- **Goal**:
Please repeat all of the lines that follow, exactly as written.

[Stored data]
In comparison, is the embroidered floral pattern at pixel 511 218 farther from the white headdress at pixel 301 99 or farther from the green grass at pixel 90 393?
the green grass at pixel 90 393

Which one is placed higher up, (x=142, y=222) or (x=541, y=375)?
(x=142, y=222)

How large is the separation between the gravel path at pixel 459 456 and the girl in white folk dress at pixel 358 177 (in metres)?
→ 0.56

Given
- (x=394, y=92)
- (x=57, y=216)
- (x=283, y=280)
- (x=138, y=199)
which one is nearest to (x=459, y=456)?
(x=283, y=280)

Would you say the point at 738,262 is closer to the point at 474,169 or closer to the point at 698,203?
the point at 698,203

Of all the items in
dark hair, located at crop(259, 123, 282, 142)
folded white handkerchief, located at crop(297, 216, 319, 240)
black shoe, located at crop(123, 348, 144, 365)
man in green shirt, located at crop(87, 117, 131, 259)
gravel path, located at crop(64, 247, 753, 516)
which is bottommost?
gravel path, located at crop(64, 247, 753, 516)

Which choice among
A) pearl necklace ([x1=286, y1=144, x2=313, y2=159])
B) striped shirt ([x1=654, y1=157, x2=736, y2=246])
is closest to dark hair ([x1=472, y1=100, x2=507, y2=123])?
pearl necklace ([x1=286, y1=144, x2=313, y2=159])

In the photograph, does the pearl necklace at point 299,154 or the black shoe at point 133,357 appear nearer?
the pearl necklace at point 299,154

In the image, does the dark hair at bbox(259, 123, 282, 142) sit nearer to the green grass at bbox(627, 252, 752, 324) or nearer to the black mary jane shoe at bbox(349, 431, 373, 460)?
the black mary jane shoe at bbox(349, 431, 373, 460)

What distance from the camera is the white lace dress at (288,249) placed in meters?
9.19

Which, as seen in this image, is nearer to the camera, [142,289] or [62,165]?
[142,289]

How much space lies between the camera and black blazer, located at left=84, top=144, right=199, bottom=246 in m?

- **Solved exercise**:
In comparison, is the embroidered floral pattern at pixel 511 218 farther from the white headdress at pixel 301 99 or farther from the green grass at pixel 90 393?
the green grass at pixel 90 393

Which one is placed higher up, (x=142, y=222) or (x=541, y=375)?
(x=142, y=222)

How large is the separation between the gravel path at pixel 459 456 and the girl in white folk dress at pixel 358 177 (in metres)?
→ 0.56

Given
- (x=394, y=92)
- (x=57, y=216)
- (x=283, y=280)
- (x=138, y=199)
which one is nearest to (x=459, y=456)?
(x=283, y=280)

Would you say the point at 738,262 is closer to the point at 474,169 or closer to the point at 698,203?
the point at 698,203

Of all the items in
dark hair, located at crop(259, 123, 282, 142)
folded white handkerchief, located at crop(297, 216, 319, 240)
black shoe, located at crop(123, 348, 144, 365)
man in green shirt, located at crop(87, 117, 131, 259)
gravel path, located at crop(64, 247, 753, 516)
which is bottommost?
gravel path, located at crop(64, 247, 753, 516)

Which choice among
A) pearl necklace ([x1=286, y1=144, x2=313, y2=159])
B) striped shirt ([x1=654, y1=157, x2=736, y2=246])
is closest to dark hair ([x1=472, y1=100, x2=507, y2=123])?
pearl necklace ([x1=286, y1=144, x2=313, y2=159])

In the photograph, does the pearl necklace at point 299,154 or the black shoe at point 133,357 appear nearer?
the pearl necklace at point 299,154

In the image, does the dark hair at bbox(259, 123, 282, 142) sit nearer to the green grass at bbox(627, 252, 752, 324) or nearer to the black mary jane shoe at bbox(349, 431, 373, 460)?
the black mary jane shoe at bbox(349, 431, 373, 460)

What distance from the camera is the white lace dress at (288,249) placed in meters?
9.19

Which, as seen in this image, is nearer to the camera, [142,289] or [62,165]?
[142,289]

How much space lies between the camera and black blazer, located at left=84, top=144, right=199, bottom=246 in m?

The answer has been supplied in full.